Primary Care and Health Outcomes

Resumo

Big Louis is dead. I found out only yesterday, because the last time I went to the Clinic I didn't meet any of the people who might have told me, which can happen when you're down to three‐monthly visits. He might have died as long as five months ago. It's odd to discover you have been orphaned for months without knowing it. Louis was the first person to receive a liver transplant at the Unit when it started at the Austin Hospital here in Melbourne in 1988. Units were already working in Brisbane and Adelaide, but he was our first. They'd tried transplanting livers long before that, but everybody used to die, so they gave up for a while, but in the early 1980s they began again. What had changed the odds were better operating techniques and yet another miracle drug, this one called Cyclosporin.
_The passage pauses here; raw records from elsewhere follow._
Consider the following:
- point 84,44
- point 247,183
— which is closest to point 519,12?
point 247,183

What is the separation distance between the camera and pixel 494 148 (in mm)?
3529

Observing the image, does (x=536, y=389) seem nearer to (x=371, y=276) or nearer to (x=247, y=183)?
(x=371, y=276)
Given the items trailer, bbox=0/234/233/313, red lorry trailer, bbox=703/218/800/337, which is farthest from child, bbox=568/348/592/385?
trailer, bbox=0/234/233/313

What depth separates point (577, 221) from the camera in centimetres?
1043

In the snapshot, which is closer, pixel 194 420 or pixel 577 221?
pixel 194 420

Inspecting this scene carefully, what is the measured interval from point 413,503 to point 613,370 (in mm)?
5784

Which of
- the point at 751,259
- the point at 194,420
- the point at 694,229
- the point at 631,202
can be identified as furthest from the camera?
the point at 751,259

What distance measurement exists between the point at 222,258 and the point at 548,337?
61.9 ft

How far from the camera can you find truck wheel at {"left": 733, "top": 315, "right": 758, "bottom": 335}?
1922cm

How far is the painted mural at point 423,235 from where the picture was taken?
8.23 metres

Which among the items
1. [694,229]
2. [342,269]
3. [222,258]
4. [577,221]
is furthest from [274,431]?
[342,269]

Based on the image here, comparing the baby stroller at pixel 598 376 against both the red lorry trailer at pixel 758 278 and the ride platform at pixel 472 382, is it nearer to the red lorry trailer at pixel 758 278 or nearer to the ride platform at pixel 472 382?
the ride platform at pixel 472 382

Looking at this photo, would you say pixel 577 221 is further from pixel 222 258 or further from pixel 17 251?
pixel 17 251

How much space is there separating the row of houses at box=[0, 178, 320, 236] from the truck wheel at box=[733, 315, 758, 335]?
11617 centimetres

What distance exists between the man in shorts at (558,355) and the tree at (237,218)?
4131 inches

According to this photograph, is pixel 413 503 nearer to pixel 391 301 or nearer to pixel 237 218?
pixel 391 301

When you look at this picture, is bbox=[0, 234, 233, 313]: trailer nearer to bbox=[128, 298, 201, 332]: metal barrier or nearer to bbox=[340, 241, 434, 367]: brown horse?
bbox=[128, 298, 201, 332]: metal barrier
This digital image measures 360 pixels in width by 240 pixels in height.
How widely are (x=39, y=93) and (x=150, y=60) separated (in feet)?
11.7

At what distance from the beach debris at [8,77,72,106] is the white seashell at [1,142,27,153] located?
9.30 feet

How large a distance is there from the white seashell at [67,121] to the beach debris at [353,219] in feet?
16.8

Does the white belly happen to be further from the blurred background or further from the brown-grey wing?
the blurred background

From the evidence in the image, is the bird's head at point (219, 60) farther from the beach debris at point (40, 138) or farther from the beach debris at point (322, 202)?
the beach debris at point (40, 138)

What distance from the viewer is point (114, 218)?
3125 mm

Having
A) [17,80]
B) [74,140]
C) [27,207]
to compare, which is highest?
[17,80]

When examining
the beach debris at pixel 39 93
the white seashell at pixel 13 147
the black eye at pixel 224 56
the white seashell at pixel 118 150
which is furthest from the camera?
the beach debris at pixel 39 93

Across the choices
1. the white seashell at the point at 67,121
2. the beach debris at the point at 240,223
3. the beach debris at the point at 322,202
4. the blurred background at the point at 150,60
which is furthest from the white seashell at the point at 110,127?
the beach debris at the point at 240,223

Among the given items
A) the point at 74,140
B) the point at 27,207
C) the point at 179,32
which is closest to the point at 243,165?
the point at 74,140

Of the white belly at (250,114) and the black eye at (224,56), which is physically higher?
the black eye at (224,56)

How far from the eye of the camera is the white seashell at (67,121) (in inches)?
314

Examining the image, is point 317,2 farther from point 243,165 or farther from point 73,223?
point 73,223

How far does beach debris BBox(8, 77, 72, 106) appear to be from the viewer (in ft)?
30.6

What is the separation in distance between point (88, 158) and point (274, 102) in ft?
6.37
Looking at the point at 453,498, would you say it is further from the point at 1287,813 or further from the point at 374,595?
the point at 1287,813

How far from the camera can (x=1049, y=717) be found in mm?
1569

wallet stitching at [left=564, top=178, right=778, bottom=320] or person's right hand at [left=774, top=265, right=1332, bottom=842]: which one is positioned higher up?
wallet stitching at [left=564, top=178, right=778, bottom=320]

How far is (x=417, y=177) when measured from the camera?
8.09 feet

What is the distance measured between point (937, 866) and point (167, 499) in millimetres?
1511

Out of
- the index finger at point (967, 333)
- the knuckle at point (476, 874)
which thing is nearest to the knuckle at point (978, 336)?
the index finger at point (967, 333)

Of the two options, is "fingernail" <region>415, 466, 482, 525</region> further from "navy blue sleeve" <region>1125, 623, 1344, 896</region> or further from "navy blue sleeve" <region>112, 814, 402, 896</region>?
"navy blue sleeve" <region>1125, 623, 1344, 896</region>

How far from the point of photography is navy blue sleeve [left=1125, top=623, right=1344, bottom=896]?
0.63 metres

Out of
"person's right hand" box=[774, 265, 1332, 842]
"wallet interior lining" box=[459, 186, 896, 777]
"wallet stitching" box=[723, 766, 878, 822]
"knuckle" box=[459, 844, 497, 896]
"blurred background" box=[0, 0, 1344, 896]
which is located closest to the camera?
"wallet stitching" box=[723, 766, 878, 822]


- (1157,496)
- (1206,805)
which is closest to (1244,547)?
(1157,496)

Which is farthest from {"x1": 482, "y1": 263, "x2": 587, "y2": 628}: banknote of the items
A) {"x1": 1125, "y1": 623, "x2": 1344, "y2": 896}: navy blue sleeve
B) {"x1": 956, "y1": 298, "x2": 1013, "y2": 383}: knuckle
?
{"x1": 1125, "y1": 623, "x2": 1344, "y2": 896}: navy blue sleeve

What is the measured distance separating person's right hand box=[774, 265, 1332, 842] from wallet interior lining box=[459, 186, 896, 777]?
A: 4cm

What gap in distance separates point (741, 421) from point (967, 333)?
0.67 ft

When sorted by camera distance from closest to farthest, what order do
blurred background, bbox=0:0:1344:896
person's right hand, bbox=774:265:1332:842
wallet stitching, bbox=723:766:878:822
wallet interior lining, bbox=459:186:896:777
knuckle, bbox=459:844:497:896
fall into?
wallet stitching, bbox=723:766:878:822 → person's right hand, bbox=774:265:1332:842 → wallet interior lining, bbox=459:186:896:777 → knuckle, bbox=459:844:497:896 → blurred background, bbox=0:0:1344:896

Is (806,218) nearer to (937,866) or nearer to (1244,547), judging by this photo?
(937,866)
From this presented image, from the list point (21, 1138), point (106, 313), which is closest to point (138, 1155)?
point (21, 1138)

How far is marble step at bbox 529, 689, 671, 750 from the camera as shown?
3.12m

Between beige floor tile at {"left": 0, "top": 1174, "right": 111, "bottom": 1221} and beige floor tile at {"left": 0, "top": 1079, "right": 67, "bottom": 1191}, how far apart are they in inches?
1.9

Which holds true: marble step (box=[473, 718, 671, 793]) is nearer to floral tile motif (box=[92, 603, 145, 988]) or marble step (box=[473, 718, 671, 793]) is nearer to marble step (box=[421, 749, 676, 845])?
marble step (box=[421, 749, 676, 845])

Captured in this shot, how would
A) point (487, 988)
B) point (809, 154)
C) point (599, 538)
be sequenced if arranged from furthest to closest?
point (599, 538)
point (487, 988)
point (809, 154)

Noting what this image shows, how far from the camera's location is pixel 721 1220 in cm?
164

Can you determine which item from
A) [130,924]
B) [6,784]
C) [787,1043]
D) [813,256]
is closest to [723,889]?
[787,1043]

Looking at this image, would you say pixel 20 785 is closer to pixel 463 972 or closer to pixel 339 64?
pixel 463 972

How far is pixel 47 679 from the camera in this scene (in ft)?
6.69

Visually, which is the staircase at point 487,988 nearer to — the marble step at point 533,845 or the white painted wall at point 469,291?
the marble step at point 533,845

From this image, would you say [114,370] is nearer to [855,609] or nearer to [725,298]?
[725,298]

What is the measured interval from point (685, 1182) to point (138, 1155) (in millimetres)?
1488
Cyclosporin controlled rejection without damaging the patient too much. It came into use only in 1989, so Louis must have survived his first few months without it. The Unit must have been proud of him. So Louis was Number One. The last one, operated on about a week ago, is Number 301. I am Number 108, from April 1994. We write our history in the old‐fashioned way here: dates and numbers matter in this long, thin, accidental family I have joined. We care about lines of descent, too, so Louis was our grandfather. He was a big, slow‐moving Frenchman or Belgian in his late sixties who couldn't or wouldn't speak English. He would sit peaceably in the waiting room on his too‐small chair, one large hand on each knee, and exude the mild benignity of an elephant, or perhaps a bishop. It was good to see him slowly moving up the corridor ahead or lying …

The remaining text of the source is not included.